In March it was the turn of The Old Lady to suffer a rough patch, they only won a single game, drawing three. Temporarily allowing Sven Goran Eriksson’s Lazio to enter the title race for a couple of weeks. Juve’s dip in form coincided with the return of the Champions League, which pitted them against Dynamo Kiev. Inter were also in European action, taking on Schalke in the quarter final of the UEFA Cup.
Marcello Lippi’s side however ended a lackluster month in style by dishing out a 4-1 hammering to Milan in what was turning out to be a horror show of a season for the returning Fabio Capello, this defeat had followed a 3 – 0 defeat to Inter in the Derby Della Madonnina a week prior, proving that the idea of minestra riscaldata (reheated soup) rarely succeeds.
The season was now edging towards the final straight and April saw both challengers hit full steam, winning all of their games and conceding only one goal between them. Further to this both sides booked their places in the final of the Champions League and the UEFA Cup. On April 26th the pair would clash in what most expected to be the title decider: Juve vs Inter, Del Piero vs Ronaldo, the game’s two best players, the entire season would boil down to this game. The stakes couldn’t get any higher.
To put into perspective of how infamous this game on that Sunday became, one has to take into account that despite this fixture being dubbed the ‘Derby d’Italia’, it was always a ‘derby’ based on sporting excellence. The term first coined by legendary Italian journalist Gianni Brera in the 1960s. There was little in the way of controversy between both clubs throughout the 20th century. By the conclusion of this match however, the entire fabric of this fixture would never be the same again.

## [Job 1]
Please locate every line in the entries that contains the word "covered", and copy each of those lines. Case counts.

## [Data entries]
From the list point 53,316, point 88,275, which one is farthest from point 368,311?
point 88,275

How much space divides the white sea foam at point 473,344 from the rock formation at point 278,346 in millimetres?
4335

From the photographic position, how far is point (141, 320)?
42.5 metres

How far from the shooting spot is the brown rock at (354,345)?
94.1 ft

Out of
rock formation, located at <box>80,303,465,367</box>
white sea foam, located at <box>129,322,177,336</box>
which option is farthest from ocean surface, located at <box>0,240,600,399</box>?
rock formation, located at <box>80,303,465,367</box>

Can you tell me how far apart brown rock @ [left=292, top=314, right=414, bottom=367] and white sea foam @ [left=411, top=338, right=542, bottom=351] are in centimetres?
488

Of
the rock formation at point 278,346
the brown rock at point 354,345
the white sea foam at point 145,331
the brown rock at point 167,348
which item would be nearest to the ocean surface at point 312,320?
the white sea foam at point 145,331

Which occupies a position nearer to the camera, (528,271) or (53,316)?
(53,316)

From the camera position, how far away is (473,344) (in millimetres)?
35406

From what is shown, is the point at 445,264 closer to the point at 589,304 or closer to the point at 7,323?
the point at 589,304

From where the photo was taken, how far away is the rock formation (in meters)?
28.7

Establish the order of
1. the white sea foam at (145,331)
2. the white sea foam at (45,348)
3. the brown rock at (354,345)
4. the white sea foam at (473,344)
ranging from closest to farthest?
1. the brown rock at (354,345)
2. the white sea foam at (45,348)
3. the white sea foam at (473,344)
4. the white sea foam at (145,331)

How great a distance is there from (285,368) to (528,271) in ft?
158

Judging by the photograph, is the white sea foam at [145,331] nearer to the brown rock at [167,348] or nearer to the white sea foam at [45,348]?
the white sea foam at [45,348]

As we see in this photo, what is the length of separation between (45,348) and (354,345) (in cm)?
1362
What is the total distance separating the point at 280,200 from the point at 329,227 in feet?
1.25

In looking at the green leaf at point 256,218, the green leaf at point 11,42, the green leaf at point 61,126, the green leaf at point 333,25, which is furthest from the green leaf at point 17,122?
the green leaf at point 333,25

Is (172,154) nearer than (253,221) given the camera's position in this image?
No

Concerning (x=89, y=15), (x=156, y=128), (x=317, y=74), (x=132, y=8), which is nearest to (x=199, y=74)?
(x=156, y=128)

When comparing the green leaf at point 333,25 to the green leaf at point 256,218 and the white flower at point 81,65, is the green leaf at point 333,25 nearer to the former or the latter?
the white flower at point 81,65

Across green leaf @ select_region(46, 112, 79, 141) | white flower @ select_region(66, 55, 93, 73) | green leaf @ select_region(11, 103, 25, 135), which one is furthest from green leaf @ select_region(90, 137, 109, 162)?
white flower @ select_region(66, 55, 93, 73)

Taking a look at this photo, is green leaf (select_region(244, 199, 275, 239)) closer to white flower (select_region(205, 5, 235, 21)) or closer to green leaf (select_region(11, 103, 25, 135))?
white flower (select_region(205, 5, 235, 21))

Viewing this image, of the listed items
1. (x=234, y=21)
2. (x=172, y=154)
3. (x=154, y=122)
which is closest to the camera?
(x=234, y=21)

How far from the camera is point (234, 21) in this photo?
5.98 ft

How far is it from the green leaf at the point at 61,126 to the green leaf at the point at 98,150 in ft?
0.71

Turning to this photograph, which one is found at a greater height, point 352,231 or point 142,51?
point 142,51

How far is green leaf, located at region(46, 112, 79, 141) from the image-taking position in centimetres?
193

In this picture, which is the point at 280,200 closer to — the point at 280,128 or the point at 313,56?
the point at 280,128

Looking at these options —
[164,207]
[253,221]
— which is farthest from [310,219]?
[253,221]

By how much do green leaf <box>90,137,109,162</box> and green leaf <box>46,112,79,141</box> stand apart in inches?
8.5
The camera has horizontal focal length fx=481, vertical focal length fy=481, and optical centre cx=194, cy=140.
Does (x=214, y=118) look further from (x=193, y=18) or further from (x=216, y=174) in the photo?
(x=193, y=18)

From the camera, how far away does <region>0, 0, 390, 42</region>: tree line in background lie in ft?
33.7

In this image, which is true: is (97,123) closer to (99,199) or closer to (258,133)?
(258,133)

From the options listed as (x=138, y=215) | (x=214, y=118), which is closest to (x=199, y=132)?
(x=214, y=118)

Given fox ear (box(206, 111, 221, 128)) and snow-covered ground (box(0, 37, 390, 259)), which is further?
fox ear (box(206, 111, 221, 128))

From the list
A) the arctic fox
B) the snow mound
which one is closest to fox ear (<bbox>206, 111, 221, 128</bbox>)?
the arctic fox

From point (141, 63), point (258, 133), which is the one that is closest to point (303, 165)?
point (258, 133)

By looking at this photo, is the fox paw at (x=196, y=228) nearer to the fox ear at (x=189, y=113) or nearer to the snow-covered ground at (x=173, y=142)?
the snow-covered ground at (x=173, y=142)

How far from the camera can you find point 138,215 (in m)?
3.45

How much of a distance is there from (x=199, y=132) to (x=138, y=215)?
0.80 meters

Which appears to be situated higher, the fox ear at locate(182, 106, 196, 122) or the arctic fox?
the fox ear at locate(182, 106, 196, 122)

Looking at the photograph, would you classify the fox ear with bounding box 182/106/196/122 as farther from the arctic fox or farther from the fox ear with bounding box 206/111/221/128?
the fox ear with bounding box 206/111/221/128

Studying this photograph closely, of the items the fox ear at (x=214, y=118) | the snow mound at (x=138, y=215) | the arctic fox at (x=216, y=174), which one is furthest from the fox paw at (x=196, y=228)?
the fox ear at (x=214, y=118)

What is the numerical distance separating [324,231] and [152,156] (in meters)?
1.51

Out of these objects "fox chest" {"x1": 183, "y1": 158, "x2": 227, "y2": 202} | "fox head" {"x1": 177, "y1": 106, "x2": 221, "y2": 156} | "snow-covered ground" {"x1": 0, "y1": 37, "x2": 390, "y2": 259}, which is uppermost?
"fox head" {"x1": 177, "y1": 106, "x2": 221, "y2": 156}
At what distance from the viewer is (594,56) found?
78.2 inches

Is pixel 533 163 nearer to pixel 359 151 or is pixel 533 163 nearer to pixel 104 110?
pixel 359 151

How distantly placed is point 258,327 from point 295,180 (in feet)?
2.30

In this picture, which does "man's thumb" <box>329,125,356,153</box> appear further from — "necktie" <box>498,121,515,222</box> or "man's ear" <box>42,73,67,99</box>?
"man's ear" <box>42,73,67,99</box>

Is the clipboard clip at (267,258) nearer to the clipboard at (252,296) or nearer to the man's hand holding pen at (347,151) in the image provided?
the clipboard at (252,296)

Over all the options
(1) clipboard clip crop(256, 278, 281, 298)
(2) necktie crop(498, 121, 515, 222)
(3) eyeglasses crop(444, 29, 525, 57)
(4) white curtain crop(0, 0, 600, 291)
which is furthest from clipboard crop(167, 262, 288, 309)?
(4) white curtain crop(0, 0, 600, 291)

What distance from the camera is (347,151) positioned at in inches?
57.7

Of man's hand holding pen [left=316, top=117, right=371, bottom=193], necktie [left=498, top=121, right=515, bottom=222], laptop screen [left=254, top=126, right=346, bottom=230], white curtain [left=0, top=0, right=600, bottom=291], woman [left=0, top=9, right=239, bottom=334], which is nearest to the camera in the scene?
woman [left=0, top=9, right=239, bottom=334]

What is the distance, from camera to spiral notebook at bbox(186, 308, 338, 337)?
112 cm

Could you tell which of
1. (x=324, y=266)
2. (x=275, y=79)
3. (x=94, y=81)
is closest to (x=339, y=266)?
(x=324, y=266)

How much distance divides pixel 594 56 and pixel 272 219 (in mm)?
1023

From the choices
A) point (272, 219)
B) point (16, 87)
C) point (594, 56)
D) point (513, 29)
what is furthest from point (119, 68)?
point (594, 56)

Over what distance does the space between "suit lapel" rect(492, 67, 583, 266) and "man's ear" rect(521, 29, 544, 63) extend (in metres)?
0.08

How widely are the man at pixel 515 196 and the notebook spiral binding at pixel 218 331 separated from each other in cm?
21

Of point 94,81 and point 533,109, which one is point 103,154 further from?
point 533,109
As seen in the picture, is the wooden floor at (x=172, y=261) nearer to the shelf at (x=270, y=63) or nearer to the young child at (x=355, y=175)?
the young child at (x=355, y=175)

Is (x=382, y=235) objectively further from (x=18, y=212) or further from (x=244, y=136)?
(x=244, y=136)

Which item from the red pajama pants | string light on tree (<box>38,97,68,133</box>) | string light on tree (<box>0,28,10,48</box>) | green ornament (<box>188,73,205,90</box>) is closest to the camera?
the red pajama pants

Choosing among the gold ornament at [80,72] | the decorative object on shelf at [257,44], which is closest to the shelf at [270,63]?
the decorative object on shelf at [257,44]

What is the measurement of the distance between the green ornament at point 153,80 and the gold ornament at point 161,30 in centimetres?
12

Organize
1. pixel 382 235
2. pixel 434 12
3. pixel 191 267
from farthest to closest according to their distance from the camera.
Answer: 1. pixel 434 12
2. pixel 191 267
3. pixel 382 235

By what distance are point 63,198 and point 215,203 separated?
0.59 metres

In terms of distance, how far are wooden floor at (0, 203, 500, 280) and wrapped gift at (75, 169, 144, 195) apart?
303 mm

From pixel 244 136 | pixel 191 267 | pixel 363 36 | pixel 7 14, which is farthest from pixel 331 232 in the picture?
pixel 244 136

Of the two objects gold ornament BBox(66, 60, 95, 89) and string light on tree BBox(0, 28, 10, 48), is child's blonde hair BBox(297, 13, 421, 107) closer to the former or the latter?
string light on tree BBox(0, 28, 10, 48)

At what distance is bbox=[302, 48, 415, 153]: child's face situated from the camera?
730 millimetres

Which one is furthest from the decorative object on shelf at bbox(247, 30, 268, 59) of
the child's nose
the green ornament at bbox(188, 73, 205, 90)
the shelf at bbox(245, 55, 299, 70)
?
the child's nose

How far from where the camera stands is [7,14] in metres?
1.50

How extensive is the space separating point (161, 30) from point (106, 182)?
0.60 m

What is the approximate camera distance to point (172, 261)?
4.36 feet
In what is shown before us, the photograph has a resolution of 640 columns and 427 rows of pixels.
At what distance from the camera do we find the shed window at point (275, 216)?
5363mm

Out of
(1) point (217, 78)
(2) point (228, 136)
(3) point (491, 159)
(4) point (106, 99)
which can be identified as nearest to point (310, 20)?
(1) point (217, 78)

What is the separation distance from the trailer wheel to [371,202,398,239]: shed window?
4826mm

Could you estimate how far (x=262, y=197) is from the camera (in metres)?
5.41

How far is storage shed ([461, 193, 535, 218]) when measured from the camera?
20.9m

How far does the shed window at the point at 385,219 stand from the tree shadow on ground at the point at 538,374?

## [Job 2]
Name every person mentioned in the text about the Juve–Inter title race.

## [Correct answer 1]
Given fox ear (box(206, 111, 221, 128)) and snow-covered ground (box(0, 37, 390, 259)), which is further?
By looking at this photo, is the fox paw at (x=196, y=228) nearer to the fox ear at (x=189, y=113) or nearer to the snow-covered ground at (x=173, y=142)?
the snow-covered ground at (x=173, y=142)
Out of these objects "fox chest" {"x1": 183, "y1": 158, "x2": 227, "y2": 202} | "fox head" {"x1": 177, "y1": 106, "x2": 221, "y2": 156} | "snow-covered ground" {"x1": 0, "y1": 37, "x2": 390, "y2": 259}, which is uppermost?

## [Correct answer 2]
Sven Goran Eriksson
Marcello Lippi
Fabio Capello
Del Piero
Ronaldo
Gianni Brera